Quantum kinetic equations incorporating the Fano collision operator: The generalized Hess method of describing line shapes

Abstract

A Laplace-transformed quantum kinetic equation, quadratic in the singlet density matrix, is derived for gas mixtures in which, embedded as the collision term, the Fano relaxation tetradic allows for off-energy-shell scattering, i.e., incomplete collisions. A sufficient condition for the derivation is a stosszahl ansatz which is weaker at low frequencies than the one usually employed to derive Botlzmann-type equations. At high frequencies or, conversely, short times, it seems rather more stringent. The generalized Hess method, which is a quantum version of the Bhatnagar–Gross–Krook approximation, is used to solve it approximately, yielding a solution that describes the main features of collision broadening and Dicke narrowing. The relaxation tetradics that appear in the generalized Hess method, replace the collision term and are expressed in terms of collision integrals that are defined for finite concentration of optically active molecules.

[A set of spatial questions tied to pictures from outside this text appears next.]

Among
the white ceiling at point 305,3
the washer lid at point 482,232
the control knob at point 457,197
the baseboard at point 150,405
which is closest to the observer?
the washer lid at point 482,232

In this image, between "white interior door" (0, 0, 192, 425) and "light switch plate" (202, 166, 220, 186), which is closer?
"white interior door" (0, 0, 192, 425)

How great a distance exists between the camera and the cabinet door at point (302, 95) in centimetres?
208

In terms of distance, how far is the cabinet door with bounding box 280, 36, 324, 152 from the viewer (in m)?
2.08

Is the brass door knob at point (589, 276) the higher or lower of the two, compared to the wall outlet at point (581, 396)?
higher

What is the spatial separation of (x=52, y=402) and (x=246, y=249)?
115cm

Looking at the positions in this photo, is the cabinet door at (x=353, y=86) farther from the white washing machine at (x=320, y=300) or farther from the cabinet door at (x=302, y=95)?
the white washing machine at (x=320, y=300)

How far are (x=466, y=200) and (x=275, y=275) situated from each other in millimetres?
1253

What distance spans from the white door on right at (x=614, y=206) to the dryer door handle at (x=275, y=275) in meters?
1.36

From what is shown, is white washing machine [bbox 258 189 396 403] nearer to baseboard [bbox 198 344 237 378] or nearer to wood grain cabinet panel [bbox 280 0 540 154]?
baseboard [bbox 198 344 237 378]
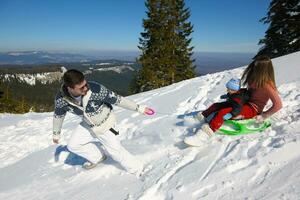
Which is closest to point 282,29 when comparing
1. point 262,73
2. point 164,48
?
point 164,48

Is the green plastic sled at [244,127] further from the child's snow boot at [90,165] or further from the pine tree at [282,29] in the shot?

This means that self and resonant broadening and quenching are also included to some degree. The scattering operators in these collision integrals are expanded in partial waves—assuming that gas is composed of diatomic molecules—and recombined in the total angular momentum representation. Extensions to other representations seem straightforward. The reduction to the standard ‘‘impact approximation’’ or Shafer–Gordon theory is indicated as well as the symmetry effects of nuclear spin.